My Mortgage Blog

Mortgage Update Week ending 10-14-2011

October 13th, 2011 10:09 AM by Nick Rapplean

There seem to be two different reactions to the employment data for September. The first reaction, heard most widely when the data had just been released, was that the number of jobs in our nation grew at a better clip than had been anticipated. Indeed, it was rather heartening.
The second, heard most widely after investors and analysts had lived with the figures for a couple of days, was that the jobs market is flat. A total of 103,000 new jobs just isn’t enough to move the economy significantly forward.
Both reactions are correct. Perhaps what we have here is a glass-half-full/glass-half-empty puzzle. Perhaps, further, it is worth taking any positive news that comes down the pike seriously these days.
The average fixed-rate for Freddie Mac 30-year mortgages, meantime, fell to a record low of 3.94%. As long as there have been Freddie Mac loans, they have never been available with a mortgage interest rate this low. Two concerns are unavoidable, despite the fact that this is such good news for anyone who is seeking financing or refinancing for a home. First concern: We are almost certainly reaching the cellar floor for mortgage rates. It would appear that the only thing with the ability to drive rates still lower would be an out-of-control crisis in (probably European) debt problems. With talk of a “managed” debt default for Greece, finally acknowledging that the country is insolvent and unlikely to pull itself out of the black hole of debt, the world is bracing for the next shoe to fall.
Second concern: Rock-bottom mortgage rates have had little effect on home sales. Even the effect on refinancing loan volume has become briefer in duration, a momentary spike. Since interest rates tend to fall further on bad economic news, there seems to come a time when the benefits of falling rates are often erased by the problems that caused rates to decline again.
This being so, we are less inclined than usual to get excited about new record lows for mortgage rates.
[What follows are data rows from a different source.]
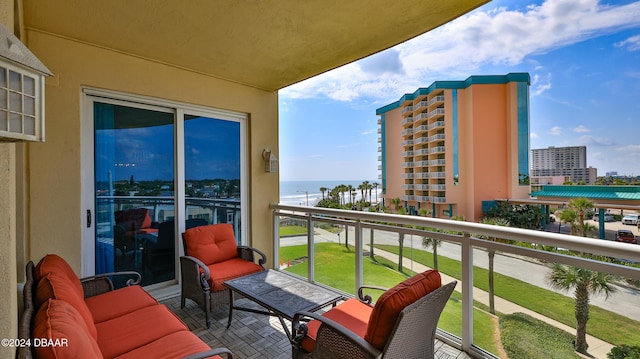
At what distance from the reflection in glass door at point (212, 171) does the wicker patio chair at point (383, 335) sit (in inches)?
103

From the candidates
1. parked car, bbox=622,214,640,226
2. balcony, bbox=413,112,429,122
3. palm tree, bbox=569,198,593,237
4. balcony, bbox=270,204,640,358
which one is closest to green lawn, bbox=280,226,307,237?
balcony, bbox=270,204,640,358

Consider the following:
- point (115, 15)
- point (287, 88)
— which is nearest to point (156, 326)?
point (115, 15)

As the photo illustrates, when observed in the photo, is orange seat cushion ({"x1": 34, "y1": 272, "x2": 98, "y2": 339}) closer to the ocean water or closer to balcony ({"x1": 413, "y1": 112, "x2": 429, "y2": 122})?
the ocean water

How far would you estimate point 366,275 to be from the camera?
320cm

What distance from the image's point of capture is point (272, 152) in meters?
4.60

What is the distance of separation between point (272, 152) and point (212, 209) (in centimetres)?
129

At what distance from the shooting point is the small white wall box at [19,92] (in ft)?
2.37

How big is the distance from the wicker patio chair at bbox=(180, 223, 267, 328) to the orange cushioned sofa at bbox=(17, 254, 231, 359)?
0.55 m

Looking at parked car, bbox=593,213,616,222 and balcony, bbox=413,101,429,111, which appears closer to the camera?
parked car, bbox=593,213,616,222

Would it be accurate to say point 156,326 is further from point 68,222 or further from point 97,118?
point 97,118

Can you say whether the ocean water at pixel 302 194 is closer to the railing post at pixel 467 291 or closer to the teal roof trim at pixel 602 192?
the railing post at pixel 467 291

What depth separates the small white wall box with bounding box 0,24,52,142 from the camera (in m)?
0.72

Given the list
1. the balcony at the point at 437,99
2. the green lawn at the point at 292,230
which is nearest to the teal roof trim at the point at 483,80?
the balcony at the point at 437,99

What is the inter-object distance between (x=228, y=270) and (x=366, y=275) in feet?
5.12
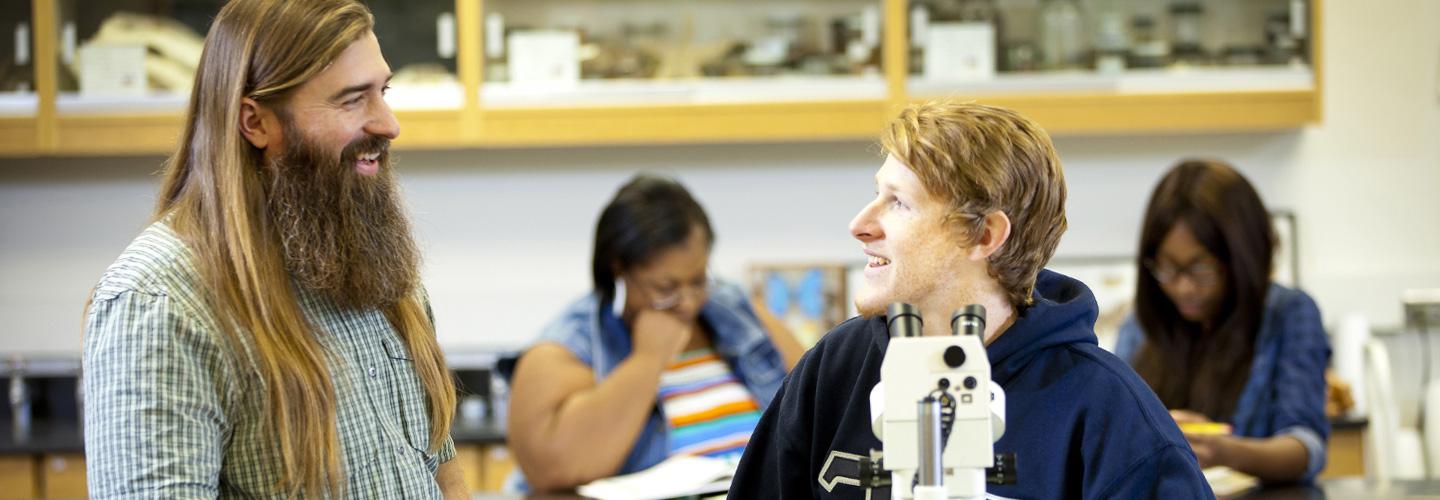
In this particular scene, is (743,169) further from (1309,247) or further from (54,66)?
(54,66)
Rising rates would likely mean that the economy is firming—or, at the last, the real estate market is improving. So we are in the odd position of tentatively hoping for an uptrend for interest rates.
We are also compelled to watch Europe very closely, because uncertainties about how (and whether) the EU’s leaders will handle the debt fiasco (that certainly reaches beyond Greece) are keeping world financial markets in constant turmoil. Note the editorial comment in the October 9 Financial Times:
“Europe’s monetary union is at the centre of a financial hurricane now closer than ever to tearing through the world economy and inflicting damage for years to come. The eurozone’s challenges are hardly insurmountable. The policies needed to end the crisis are hard, but feasible. Europe is on the brink because it is unable to muster the political will to do what it must.”
Muster away, Merkel and Sarkozy and Cameron. Now is the time for political courage.